[123] Having emphasized this point so repeatedly, the writer feels it just to himself to state his own position, lest he be thought a kind of materialist, or at least an enemy of mysticism. Not so. Instead, he has long been an humble student of the great mystics; they are his best friends—as witness his two little books, The Eternal Christ, and What Have the Saints to Teach Us? But mysticism is one thing, and mystification is another, and the former may be stated in this way:
First, by mysticism—only another word for spirituality—is meant our sense of an Unseen World, of our citizenship in it, of God and the soul, and of all the forms of life and beauty as symbols of things higher than themselves. That is to say, if a man has any religion at all that is not mere theory or form, he is a mystic; the difference between him and Plato or St. Francis being only a matter of genius and spiritual culture—between a boy whistling a tune and Beethoven writing music.
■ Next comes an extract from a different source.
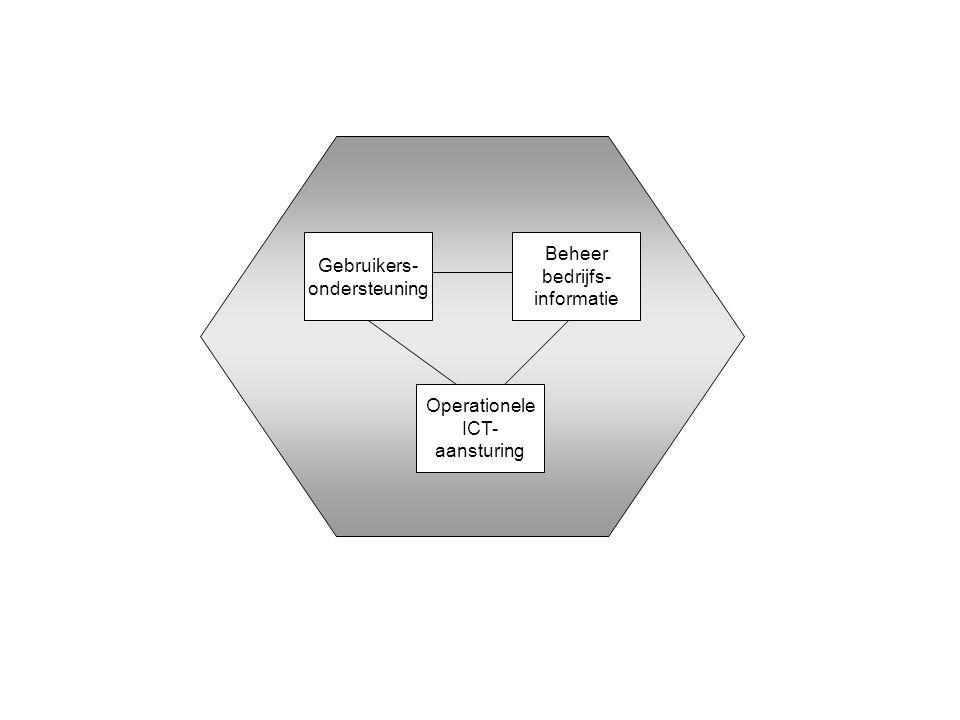 Gebruikers- ondersteuning Beheer bedrijfs- informatie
Second, since mysticism is native to the soul of man and the common experience of all who rise above the animal, it is not an exclusive possession of any set of adepts to be held as a secret. Any man who bows in prayer, or lifts his thought heavenward, is an initiate into the eternal mysticism which is the strength and solace of human life.
Third, the old time Masons were religious men, and as such sharers in this great human experience of divine things, and did not need to go to Hidden Teachers to learn mysticism. They lived and worked in the light of it. It shone in their symbols, as it does in all symbols that have any meaning or beauty. It is, indeed, the soul of symbolism, every emblem being an effort to express a reality too great for words.
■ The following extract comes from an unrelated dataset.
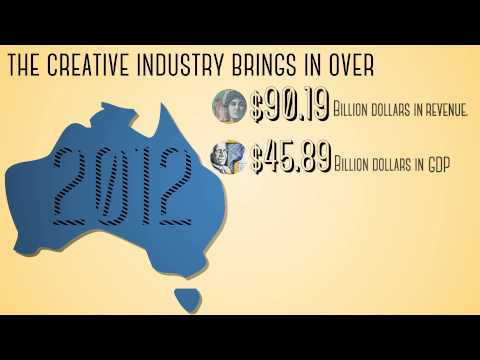 Infographic about Creative Industries in Australia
So, then, Masonry is mystical as music is mystical—like poetry, and love, and faith, and prayer, and all else that makes it worth our time to live; but its mysticism is sweet, sane, and natural, far from fantastic, and in nowise eerie, unreal, or unbalanced. Of course these words fail to describe it, as all words must, and it is therefore that Masonry uses parables, pictures, and symbols.
[124] Seventeenth Century Descriptions of Solomon's Temple, by Prof. S.P. Johnston (A. Q. C., xii, 135).
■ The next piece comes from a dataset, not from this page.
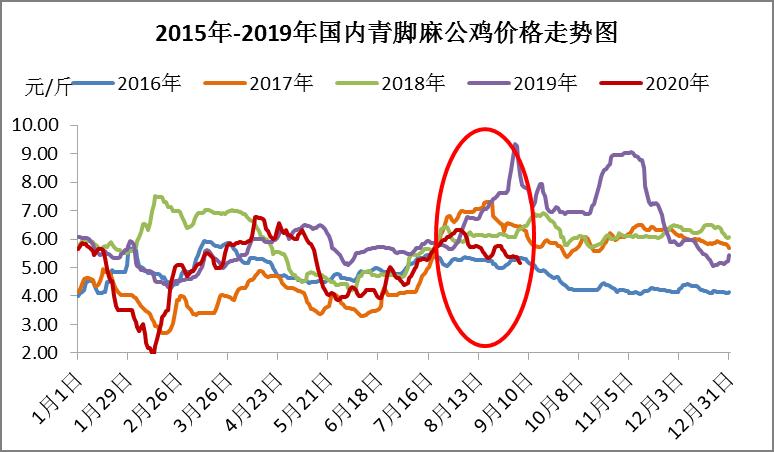 旺季不旺,8月份麻鸡市场一反常态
[125] Transactions Jewish Historical Society of England, vol. ii.
[126] Smith's Dictionary of the Bible, article "Temple."
[127] Jewish Encyclopedia, art. "Freemasonry." Also Builder's Rites, G.W. Speth.
[128] In the Book of Constitutions, 1723, Dr. Anderson dilates at length on the building of the Temple—including a note on the meaning of the name Abif, which, it will be remembered, was not found in the Authorized Version of the Bible; and then he suddenly breaks off with the words: "But leaving what must not, indeed cannot, be communicated in Writing." It is incredible that he thus introduced among Masons a name and legend unknown to them. Had he done so, would it have met with such instant and universal acceptance by old Masons who stood for the ancient usages of the order?